There are several limitations to this study. The study is of small scale and conducted on a single site in an Australian public health service, with two patient and clinicians populations, which may affect the generalizability of our interpretation of the result. Results may also vary in different geographical locations and settings of care. In addition, most participants had had little exposure to VR prior to this study, and key learnings may have been quite different with participants with a lot of VR experience. This study, however, offers an approach for consumer and staff engagement in co-design of a context and location relevant VR experience, and for assessing usability with clinicians and consumers who are rather new to VR technologies.
Conclusion
This study reported the co-design and evaluation of a VR experience for distraction from procedural pain and anxiety with clinicians and consumers in an Australian public health setting. The resulting experience, called “A Wanderer's Tale,” is supported by Oculus Quest platforms.
This study has encompassed end users with the final goal to use this innovative virtual reality experience in clinical practice. Important themes were identified as to required aspects of VR experiences to enable uptake into clinical practice, including familiarity with emotional and cultural factors specific to the cohort of interest, the context of use as seen by both patients and clinicians, and the level of interaction, intensity and agency provided in the experience. The next phase of this project will use “A Wanderer's Tale” in the clinical setting with both burns and cancer patients. This next study will evaluate usability and effectiveness, refine the processes to implement this into standard practice, and identify other cohorts who would benefit from VR to augment routine supportive and palliative care where pain, anxiety, and symptom burden are high.
Developing VR experiences can be costly, and the technological advances in the space can rapidly render systems obsolete (Caldwell et al., Reference Caldwell, Bruggers and Altizer2013; Birnie et al., Reference Birnie, Kulandaivelu and Jibb2018). The essential gathering of safety and efficacy data toward regulatory compliance and implementation is a lengthy process, with requirements that differ across countries, jurisdictions, and health organizations. Integrated, cross-discipline approaches to advance supportive and palliative care are key. As shown in Figure 2, designing VR experiences is directly correlated to usefulness, usability, and relevance to users and to the specific context of use (Tennant et al., Reference Tennant, McGillivray and Youssef2020).
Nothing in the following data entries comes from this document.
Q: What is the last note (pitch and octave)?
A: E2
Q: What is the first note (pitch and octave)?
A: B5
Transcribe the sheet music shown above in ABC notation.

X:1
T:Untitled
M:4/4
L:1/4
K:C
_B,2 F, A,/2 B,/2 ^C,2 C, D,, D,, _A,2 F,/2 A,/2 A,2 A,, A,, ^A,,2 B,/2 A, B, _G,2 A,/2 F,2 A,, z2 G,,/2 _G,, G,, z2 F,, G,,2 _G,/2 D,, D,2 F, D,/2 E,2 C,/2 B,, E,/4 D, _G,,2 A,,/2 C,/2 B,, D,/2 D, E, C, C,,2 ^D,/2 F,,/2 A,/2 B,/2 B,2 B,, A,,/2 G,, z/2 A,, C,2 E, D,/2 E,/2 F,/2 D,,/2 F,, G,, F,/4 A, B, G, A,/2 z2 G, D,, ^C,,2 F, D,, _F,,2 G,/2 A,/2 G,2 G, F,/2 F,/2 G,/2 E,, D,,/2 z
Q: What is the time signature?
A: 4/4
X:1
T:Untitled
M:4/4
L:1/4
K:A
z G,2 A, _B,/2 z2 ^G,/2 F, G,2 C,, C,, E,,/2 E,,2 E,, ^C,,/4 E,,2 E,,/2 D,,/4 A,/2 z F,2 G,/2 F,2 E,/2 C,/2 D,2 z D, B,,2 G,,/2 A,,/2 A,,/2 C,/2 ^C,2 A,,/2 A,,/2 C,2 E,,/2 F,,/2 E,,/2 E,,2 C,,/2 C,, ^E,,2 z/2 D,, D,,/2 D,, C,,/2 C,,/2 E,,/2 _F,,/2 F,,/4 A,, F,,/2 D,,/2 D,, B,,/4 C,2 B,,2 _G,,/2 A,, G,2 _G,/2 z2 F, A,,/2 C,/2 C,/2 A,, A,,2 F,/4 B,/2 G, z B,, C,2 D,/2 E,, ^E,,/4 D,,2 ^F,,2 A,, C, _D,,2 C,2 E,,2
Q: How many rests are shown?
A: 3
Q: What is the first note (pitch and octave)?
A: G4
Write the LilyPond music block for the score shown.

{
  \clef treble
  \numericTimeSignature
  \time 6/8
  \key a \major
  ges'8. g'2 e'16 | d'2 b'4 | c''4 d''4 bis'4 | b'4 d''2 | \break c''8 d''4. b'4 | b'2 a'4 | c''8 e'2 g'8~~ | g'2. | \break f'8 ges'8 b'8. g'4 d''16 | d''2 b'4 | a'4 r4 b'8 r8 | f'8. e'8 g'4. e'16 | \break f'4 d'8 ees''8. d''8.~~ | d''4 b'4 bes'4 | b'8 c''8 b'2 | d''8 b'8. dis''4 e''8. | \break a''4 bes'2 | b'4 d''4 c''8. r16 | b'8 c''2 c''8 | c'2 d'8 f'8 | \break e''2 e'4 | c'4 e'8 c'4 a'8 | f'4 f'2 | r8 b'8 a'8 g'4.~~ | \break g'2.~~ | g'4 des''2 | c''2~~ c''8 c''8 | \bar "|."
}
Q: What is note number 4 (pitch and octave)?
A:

Those parameters must be conjointly established and agreed on by patients, engineers, and multidisciplinary teams of supportive and palliative care clinicians. To bring them together, the role — and cost — of the artist cannot be underestimated, as is the creative input of all stakeholders.
Acknowledgments
This work was supported by a Queensland University of Technology Engagement Innovation grant 2019, a Jamieson Trauma Institute project grant 2020 and the Herston Biofabrication Institute. The authors wish to thank the Queensland University of Technology VISER team developers, and Lexi Townsend and Daniel Sumpton for their role in software development. We also wish to thank the patients and clinicians who shared their experiences to inform this work.
Conflict of interest
The authors declare no conflict of interest.